▶ **EXERCISE A**: In the passage on obesity trends across the HUNT surveys, what was the obesity prevalence among men with low education in HUNT3?
▶ **EXERCISE B**: Carry the passage on obesity trends across the HUNT surveys forward from its last sentence.

The age adjusted prevalences of obesity and extreme obesity increased successively in all educational groups during the study period. In HUNT1 obesity and extreme obesity was most prevalent among women. In HUNT3, obesity was approximately equally prevalent among men and women (Table 2) whereas extreme obesity still was most prevalent among women. The obesity prevalence ranged from 5.0% in men with high education in HUNT1 to 30.4% in men with low education in HUNT3. A corresponding pattern was not found for BMI above 35; the highest prevalence was found among women with low education in all three surveys reaching 10.3% in HUNT3. The relative inequalities for obesity measured as prevalence ratios were fairly stable in HUNT1, HUNT2 and HUNT3, ranging from 1.6 to 1.9. For extreme obesity the data suggested a reduction in the prevalence ratio from HUNT1 to HUNT2 and a new increase from HUNT2 to HUNT3. The prevalence differences in obesity between people with primary and tertiary education increased from 4.5% and 6.2% among men and women in HUNT1, to 14.0% and 10.6% in HUNT3.

Table 2 Age adjusted prevalence a , prevalence differences and prevalence ratio in educational inequalities in BMI ≥30 kg/m 2 and BMI ≥35 kg/m 2

The relative inequalities estimated with logistic regression and by applying the Relative Index of Inequality (adjusting for changes in the size of educational groups), suggest a slight reduction in the relative socioeconomic inequalities in obesity among women from HUNT1 to HUNT3 (Table 3).

Table 3 Prevalence odds ratio (pOR) a and relative index of inequality (RII) a in BMI ≥ 30 kg/m 2 and BMI ≥ 35 kg/m 2 by educational level

Regarding geographical diffusion, Figure 2 shows the age adjusted prevalence of obesity in the 24 municipalities in the county in HUNT1 (1984–86), HUNT2 (1995–97) and HUNT3 (2006–08), and suggests a diffusion of obesity from central to distal and more rural districts in the period between HUNT2 (1995–97) and HUNT3 (2006–08). Figure 2a and 2b also presents bar charts with age stratified obesity prevalence from each decade. The charts show that the prevalence of obesity has increased relatively more in younger compared to older adults over time.

Figure 2

Age adjusted obesity prevalence (BMI ≥ 30) in 24 municipalities in the Nord-Trøndelag County Norway, (a) men and (b) women in HUNT1 (1984–86), HUNT2 (1995–97) and HUNT3 (2006–08). The bar charts present age stratified prevalence in obesity in the total material for each survey.

The data presented in Table 4 quantifies the impression from Figure 2, demonstrating a prevalence ratio between central and distal municipalities increasing from 1.05 to 1.30 and corresponding prevalence differences increasing from 1.69% in HUNT1 to 6.47% in HUNT3. However, the trend was opposite to that in the preceding decade.

▶ **EXTRACTED ENTRIES**:
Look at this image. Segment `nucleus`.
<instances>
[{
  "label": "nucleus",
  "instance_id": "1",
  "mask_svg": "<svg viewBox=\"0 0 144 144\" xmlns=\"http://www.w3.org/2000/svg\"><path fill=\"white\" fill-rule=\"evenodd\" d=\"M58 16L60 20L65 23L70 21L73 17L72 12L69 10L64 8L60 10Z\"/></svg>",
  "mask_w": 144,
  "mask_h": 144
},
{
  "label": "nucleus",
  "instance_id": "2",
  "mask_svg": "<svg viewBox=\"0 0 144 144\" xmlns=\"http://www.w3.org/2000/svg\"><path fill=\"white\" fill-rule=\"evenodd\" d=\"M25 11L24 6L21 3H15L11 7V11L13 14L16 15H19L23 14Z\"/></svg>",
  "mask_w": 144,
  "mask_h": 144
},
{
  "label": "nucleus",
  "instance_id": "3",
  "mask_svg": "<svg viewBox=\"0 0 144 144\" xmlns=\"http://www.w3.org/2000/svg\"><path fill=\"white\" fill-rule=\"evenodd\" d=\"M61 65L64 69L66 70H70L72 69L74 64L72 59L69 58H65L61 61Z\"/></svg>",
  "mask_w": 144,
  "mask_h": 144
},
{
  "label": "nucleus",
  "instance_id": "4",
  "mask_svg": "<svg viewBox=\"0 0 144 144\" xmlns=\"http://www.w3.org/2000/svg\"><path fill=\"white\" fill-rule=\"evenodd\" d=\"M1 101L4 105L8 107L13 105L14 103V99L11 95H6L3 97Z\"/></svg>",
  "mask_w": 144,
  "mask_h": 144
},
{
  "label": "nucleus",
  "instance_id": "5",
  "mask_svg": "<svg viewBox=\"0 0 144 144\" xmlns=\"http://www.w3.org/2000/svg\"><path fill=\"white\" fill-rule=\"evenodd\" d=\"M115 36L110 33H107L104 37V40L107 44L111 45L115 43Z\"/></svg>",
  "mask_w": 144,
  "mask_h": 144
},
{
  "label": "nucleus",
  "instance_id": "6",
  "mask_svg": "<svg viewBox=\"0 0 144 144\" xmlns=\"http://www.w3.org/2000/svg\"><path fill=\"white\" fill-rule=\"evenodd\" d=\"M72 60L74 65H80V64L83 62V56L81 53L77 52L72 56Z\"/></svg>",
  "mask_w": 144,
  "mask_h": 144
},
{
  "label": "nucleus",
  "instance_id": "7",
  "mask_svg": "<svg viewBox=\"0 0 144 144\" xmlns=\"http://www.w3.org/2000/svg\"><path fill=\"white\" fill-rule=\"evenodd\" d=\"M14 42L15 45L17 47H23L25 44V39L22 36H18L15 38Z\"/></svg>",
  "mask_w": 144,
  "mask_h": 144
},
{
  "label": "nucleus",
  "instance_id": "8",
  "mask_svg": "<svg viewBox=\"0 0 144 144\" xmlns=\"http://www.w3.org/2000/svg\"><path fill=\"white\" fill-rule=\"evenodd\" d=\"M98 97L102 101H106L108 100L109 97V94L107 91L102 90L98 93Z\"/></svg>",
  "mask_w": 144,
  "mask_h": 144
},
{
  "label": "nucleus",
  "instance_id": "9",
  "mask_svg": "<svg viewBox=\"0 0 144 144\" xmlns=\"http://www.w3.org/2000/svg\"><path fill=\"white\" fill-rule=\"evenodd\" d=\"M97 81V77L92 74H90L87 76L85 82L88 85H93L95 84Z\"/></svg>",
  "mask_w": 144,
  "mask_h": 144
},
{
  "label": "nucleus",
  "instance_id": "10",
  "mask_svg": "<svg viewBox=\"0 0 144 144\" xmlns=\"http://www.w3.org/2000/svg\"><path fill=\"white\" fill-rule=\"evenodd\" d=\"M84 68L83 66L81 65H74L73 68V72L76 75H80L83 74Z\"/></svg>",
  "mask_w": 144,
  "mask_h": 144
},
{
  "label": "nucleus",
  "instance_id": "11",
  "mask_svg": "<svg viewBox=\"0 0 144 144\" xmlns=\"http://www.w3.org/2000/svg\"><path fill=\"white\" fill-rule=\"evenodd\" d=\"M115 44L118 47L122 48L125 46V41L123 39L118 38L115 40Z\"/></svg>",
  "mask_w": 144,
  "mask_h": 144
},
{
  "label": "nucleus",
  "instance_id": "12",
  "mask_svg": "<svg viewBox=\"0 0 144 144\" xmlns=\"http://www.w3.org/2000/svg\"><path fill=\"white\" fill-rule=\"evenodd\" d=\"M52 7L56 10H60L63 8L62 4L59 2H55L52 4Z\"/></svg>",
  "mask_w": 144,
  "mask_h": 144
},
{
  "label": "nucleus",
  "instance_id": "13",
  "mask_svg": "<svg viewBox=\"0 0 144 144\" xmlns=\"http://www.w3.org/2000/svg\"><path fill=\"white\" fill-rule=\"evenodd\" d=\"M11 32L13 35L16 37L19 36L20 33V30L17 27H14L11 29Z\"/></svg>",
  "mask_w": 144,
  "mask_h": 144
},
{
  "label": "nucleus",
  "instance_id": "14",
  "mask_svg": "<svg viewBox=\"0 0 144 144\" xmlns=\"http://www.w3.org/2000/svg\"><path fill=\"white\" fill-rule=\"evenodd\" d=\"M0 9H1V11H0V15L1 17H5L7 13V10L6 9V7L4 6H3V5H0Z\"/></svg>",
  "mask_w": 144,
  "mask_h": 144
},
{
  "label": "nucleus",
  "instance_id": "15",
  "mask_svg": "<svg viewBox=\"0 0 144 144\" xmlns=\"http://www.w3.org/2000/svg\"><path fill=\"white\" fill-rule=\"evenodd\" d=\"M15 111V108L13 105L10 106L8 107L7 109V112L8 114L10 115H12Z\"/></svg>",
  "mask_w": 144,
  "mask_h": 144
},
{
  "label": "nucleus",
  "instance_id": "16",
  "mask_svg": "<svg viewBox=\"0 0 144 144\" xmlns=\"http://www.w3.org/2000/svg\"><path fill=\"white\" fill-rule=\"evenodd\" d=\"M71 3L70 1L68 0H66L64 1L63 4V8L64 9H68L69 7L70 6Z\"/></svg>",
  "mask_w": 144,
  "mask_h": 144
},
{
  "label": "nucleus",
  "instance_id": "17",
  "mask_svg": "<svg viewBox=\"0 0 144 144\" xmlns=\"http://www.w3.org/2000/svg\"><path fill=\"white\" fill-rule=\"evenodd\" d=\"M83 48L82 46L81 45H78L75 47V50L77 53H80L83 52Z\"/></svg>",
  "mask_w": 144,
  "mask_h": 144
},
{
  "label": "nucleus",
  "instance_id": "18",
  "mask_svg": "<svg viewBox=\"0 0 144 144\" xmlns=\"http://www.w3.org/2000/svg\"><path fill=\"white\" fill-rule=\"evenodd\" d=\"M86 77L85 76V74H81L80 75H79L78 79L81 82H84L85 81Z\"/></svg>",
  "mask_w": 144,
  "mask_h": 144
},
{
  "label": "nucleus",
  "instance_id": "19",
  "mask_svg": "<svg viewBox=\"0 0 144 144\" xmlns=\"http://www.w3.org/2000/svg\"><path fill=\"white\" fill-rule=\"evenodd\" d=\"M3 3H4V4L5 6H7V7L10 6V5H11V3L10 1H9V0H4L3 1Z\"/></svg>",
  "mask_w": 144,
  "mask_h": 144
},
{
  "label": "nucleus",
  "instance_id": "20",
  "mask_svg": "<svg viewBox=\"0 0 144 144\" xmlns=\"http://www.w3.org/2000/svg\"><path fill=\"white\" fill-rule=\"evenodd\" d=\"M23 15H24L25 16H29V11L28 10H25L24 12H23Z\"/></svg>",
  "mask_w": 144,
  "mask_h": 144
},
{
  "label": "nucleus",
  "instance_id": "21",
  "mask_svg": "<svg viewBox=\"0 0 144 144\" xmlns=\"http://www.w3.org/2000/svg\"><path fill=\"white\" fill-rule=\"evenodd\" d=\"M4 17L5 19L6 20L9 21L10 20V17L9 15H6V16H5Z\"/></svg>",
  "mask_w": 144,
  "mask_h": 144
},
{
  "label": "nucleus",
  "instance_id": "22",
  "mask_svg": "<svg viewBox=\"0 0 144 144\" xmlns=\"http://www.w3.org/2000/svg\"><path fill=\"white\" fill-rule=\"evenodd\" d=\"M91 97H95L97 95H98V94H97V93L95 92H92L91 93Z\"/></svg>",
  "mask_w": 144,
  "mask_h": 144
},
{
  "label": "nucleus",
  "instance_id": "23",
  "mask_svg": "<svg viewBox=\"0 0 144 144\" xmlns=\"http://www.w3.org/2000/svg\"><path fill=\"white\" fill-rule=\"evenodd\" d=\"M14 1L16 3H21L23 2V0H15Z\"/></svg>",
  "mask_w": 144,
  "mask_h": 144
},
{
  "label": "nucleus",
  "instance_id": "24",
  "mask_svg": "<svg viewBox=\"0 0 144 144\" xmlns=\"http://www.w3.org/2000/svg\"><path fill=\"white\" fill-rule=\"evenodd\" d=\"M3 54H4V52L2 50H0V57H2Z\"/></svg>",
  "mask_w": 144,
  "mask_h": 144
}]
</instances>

▶ **ANSWER SECTION A**: 30.4%

▶ **ANSWER SECTION B**:
Table 4 Age adjusted prevalence a , prevalence difference and prevalence ratio in BMI ≥30 kg/m 2 in 24 municipalities ranged by the Norwegian Centrality Index

The geographical pattern might, however, be explained by lower education levels in rural districts and effects of selective mobility patterns. Thus, adjustment for education at individual level was made. Table 5 shows the relative differences in obesity between central, intermediate and distal municipalities adjusted for gender, age and education. Adjustment for education attenuated the estimates for the distal municipalities slightly. Data from the most distally located municipalities showed a significant increased relative prevalence of obesity in the last survey compared to previous surveys.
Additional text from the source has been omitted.